→ ACTIONS TO TAKE
a) Copy the stretch of the passage on VXLAN and VMware NSX from "VMware networking in" through "a long time!".
b) Answer these questions using the passage on VXLAN and VMware NSX:
(i) What is the standard vSS/vDS unable to do with traffic?
(ii) At what level does VMware NSX enforce network traffic policies?
(iii) What does the physical hardware need to remember once VTEPs in software track MAC address tables?

→ GIVEN TEXT
The “Overlay” network is where the real magic happens. Using VXLAN, software can rapidly construct tunnels that ride on top of the “Underlay” network, shaping the network as required by applications. If a VM needs to think that it has L2 adjacency to a VM on the other side of the datacenter, the VTEPs can construct a L2 tunnel between the two VMs. No hardware changes are required and again, the physical network hardware only needs to give basic IP connectivity between the two hosts. Even better, because the VTEPs in software keep track of MAC address tables and L2 connectivity, your hardware only needs to remember where the VTEPs themselves are and how to move traffic between the VTEPs. Everything else is out of sight and out of mind of your physical infrastructure. The real weight of the MAC address table is now in software, rather than inflating the cost of our hardware.

So, as I mentioned, there are several solutions out there that utilize VXLAN – Arista, Cisco’s ACI, VMware NSX, and others. We at Edge are particularly excited to be working with the VMware NSX platform (I believe almost our entire engineering and technical team hold the VCP-NV badge of honor and yours truly is aggressively pursuing it). VMware has been virtualizing servers and abstracting storage for years now; it only makes sense that they would also tackle the last piece of the trifecta – the network!

VMware networking in its raw state has some limitations. First, the standard vSS/vDS is not able to route traffic – it can only switch traffic. This results in some less than ideal traffic patterns, as traffic is hairpinned on the physical network to move between VMs in a segmented multi-tier application. In addition, the physical network has to be configured to support changes in the virtualized network environment… and if network change control is in place (as it should be), this can take a long time!

VMware NSX solves these issues by bringing routing, security, edge services, load balancing, NAT and more down into the virtualized environment. Virtualization administrators can now spin up all the network services that they need within the virtual environment. By bringing L3 intelligence all the way down into the host, the hairpinning problem is solved. By enforcing network traffic policies at the vnic level, even L2 East/West traffic is now secured.

As a result, the physical network is more or less abstracted with VMware NSX. If VMs need to be on the same subnet to operate but they get moved to separate hosts, VTEPs on each host construct a VXLAN tunnel between the two hosts to allow the traffic to pass through as if they were still L2 adjacent. These tunnels are architected by the VMware NSX platform in software, allowing them to fulfill the promise of a Software Defined Data Center.

→ GIVEN RECORDS
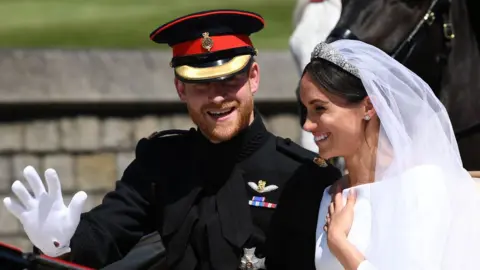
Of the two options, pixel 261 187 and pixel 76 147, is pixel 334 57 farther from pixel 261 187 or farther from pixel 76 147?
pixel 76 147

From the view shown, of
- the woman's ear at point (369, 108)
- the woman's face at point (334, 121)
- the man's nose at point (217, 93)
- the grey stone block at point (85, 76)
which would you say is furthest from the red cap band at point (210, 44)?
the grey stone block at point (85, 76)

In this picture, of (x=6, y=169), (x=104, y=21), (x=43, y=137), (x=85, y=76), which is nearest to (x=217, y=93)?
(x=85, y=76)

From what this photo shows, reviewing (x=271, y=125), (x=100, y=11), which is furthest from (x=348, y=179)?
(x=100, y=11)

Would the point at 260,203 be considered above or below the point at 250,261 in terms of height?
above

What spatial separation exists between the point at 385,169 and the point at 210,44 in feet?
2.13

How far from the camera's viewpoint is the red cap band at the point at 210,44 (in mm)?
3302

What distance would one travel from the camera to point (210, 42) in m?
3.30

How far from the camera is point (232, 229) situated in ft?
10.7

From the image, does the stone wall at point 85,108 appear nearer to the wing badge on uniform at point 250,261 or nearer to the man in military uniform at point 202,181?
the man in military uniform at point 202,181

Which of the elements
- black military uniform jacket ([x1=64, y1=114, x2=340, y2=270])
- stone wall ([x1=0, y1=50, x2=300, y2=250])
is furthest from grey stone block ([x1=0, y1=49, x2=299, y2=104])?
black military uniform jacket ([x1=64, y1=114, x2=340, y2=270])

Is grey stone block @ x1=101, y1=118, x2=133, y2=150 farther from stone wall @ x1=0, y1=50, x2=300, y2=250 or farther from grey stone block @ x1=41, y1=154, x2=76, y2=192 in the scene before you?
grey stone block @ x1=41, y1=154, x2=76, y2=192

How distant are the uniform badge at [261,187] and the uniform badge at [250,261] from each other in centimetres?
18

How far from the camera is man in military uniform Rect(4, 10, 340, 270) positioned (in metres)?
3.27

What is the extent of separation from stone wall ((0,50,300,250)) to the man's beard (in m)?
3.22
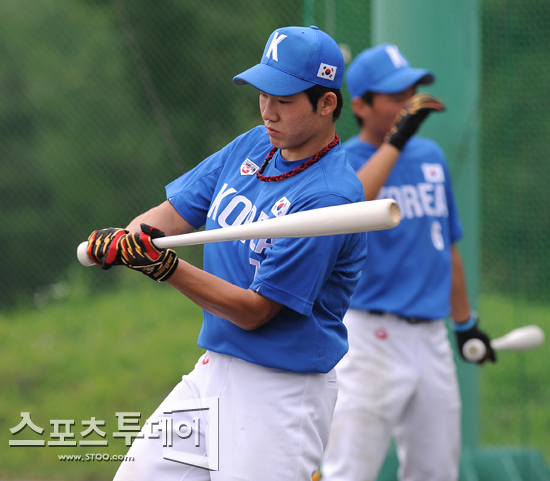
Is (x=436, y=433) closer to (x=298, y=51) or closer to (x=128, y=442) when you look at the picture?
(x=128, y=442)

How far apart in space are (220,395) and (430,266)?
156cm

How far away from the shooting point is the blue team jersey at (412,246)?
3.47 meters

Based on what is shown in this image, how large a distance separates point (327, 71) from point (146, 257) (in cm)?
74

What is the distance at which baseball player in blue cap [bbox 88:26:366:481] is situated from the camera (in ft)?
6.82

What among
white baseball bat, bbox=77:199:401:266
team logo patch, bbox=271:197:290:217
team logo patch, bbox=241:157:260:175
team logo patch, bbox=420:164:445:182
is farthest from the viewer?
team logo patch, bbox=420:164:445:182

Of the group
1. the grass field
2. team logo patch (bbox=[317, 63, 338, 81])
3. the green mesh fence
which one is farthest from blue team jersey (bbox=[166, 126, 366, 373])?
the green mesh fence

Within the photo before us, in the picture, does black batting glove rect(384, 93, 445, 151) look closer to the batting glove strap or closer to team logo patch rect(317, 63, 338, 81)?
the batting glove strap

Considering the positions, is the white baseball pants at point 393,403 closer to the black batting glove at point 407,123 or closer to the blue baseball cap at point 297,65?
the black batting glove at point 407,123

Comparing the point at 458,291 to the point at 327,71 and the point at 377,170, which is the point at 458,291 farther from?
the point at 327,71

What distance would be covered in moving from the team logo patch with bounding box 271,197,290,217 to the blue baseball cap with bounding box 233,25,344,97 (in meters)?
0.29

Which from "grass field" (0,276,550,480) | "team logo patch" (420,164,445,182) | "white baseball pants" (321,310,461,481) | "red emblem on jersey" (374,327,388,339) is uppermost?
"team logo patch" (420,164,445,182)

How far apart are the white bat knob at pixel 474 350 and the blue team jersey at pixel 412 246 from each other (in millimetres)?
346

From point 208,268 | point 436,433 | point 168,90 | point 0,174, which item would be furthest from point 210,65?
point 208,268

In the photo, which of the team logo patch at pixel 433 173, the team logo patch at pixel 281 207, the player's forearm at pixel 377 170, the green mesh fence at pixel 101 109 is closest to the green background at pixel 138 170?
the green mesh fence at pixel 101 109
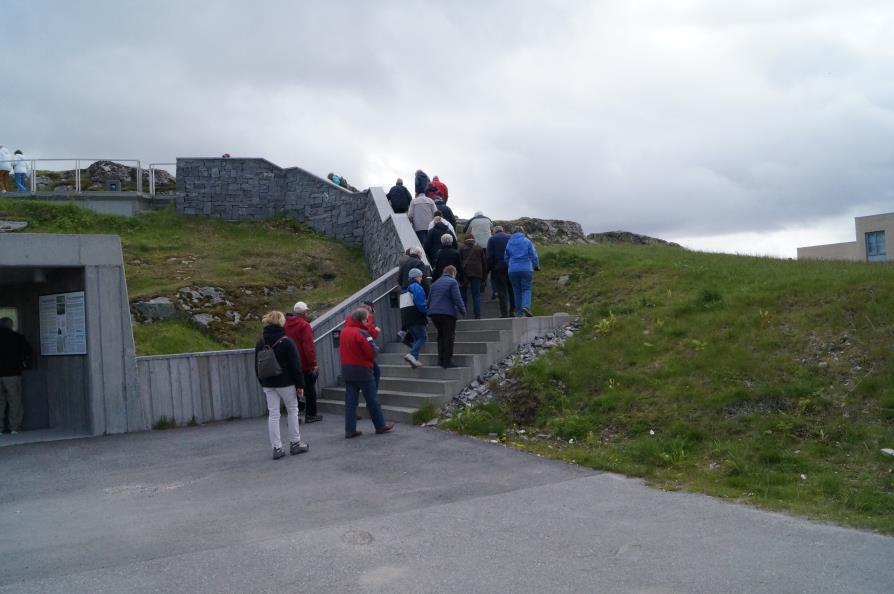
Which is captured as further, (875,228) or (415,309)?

→ SOLUTIONS PER TASK
a)
VMware networking in its raw state has some limitations. First, the standard vSS/vDS is not able to route traffic – it can only switch traffic. This results in some less than ideal traffic patterns, as traffic is hairpinned on the physical network to move between VMs in a segmented multi-tier application. In addition, the physical network has to be configured to support changes in the virtualized network environment… and if network change control is in place (as it should be), this can take a long time!

b)
(i) It cannot route traffic; it can only switch it.
(ii) At the vnic level.
(iii) Where the VTEPs themselves are and how to move traffic between them.